EXCERPTED PASSAGE:

────────

Wednesday, August 27, 2008
This seems like a good place to mention my address again, in case you wanted to send me a MIF kit, or maybe something better... like DVDs of the upcoming Husky Football season (I'm really serious, this would make me so incredibly happy), or magazines, as Peace Corps is canceling our Newsweek subscription in a cost-saving move.
Letters, small packages --
Craig Bosman, PCV
c/o the Peace Corps Office
6/F PNB Financial Center
Pasay City 1308
Larger packages --
US Peace Corps Volunteer
Amlan, Negros Oriental 6203
EDIT: Please do not send me DVDs of awful games. I don't really want to watch the Oregon or Oklahoma debacles. As Sarah Palin said, "Thanks but no thanks". Except I'm not lying when I say it.
Like many major sporting events, I got waaay into the Olympics. And even though Peace Corps Volunteers are supposed to be leading some sort of deprived life, I probably had a much better viewing experience than you. Indeed, I will probably lucky to ever have this outstanding of a (television only) viewing experience again. I’ll leave the analysis of China’s human rights record, the political controversies of the games, etc. to other people, and talk about what the Olympics were like from my vantage point.
I don’t watch a lot of TV here. The steady stream of action movies served up by cable channels and mindless game shows on basic cable are usually a bit much for me, so I typically exclude myself. But in the run-up to the games, I subtly informed my host family how incredibly excited I was to watch the Olympics every night. Luckily, they were also quite into it, which was no doubt helped by the USA Basketball team’s great popularity here.

────────

GIVEN INFORMATION:
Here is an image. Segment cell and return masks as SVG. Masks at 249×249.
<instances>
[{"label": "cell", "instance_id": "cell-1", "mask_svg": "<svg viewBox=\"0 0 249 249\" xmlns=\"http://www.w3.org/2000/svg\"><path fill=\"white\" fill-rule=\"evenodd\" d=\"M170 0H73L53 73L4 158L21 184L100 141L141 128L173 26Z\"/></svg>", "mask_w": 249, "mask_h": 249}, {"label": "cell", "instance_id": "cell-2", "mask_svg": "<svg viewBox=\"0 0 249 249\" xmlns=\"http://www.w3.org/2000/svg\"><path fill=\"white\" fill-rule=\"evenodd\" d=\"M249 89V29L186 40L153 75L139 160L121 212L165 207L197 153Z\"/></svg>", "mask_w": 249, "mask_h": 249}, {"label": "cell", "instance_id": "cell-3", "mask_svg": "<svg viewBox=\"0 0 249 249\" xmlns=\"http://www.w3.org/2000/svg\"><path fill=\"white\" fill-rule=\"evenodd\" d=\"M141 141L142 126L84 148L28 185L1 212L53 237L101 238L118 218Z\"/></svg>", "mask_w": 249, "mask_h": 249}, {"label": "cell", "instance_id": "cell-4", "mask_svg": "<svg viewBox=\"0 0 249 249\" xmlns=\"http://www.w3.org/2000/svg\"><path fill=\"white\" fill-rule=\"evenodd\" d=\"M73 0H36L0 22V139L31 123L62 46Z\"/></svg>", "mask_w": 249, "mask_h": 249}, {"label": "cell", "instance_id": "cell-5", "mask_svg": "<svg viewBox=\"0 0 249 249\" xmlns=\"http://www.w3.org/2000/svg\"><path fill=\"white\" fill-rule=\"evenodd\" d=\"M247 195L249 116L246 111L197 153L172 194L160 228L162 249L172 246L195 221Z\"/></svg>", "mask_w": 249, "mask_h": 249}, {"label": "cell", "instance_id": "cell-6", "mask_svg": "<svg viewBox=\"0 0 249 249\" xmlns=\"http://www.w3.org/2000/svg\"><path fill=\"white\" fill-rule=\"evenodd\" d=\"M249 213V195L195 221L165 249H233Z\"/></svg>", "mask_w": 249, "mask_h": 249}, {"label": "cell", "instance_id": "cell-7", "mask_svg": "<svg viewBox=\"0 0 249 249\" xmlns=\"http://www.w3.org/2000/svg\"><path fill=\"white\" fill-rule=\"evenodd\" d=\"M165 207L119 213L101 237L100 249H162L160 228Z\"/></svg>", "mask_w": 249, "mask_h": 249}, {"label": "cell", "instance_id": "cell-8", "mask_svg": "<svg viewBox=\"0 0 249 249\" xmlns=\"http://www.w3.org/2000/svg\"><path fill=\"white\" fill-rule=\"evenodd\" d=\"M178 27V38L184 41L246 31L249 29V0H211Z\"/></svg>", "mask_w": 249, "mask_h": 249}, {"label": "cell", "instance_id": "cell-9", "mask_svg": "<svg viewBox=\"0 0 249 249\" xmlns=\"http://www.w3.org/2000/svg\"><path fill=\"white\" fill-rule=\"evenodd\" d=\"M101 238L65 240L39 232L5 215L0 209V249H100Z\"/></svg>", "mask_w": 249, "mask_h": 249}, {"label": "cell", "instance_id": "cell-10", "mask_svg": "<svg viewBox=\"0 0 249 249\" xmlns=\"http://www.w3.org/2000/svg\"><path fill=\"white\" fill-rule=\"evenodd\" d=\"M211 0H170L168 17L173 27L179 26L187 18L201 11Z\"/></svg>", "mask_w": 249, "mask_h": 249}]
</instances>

────────

PROMPT:
How might the Peace Corps blog post about watching the Olympics with a host family go on? Write its continuation, starting right after its last sentence.

OUTPUT:
Instead of struggling with NBC’s hype, commercials, and delays, I was blessed by the South African sports television network, SuperSport. They provided 3 channels worth of live, virtually commercial-free coverage of almost every sport imaginable. In addition to this, there was a Filipino-owned network, Solar, that had one channel devoted to the games full time and four other channels (including Basketball TV) that showed the games at least part time. Solar was pretty obnoxious with its commercials, and had less live action, but it was probably on par with NBC. Both SuperSport and Solar appeared to be using pool commentators from the IOC, who seemed to be from the US, UK, and Canada. My favorite was perhaps a very serious and proper British woman who was helping on the gymnastics broadcasts, whose idea of praise was something like “Well, that routine wasn’t too terribly awful, was it.”
Having the same time zone as all of China (kind of a remarkable idea, given how large that country is), the Philippines was also a good place to be. I could catch most of the action live as it happened in the evening, and for the big morning events like swim races and gymnastics, I was able to either run home real quick to catch a race, go across the street to the Mayor’s office (which was how I saw most of Phelps’s gold medal races), or extend my lunch period at home a little longer. I got to see almost all of the sports, too. It was great figuring out team handball, field hockey, and competitive ping-pong as I watched the action unfold. Some sport coverage was lacking. I was frustrated by the lack of soccer coverage, surprisingly, and also of baseball, less surprisingly, but still managed to see some of each. I could have done with less equestrian coverage. (Once, when searching in vain for the US Women’s Soccer semifinal match, and frustrated with prancing horses taking its broadcast time, I said “Who cares about horses!?” to my host family, and my host mom replied immediately, and incredulously, “People who loves horses!” Touche.)
The Beijing Olympics were, for me, a perfect coincidence of a matching time zone, a cable network that respected the intelligence of its viewers, and a lifestyle and working environment that afforded me relaxed evenings and a flexible workday. The only thing that will top it is actually being there in Vancouver 2010. I can’t wait! And congrats to Team USA for a job well done.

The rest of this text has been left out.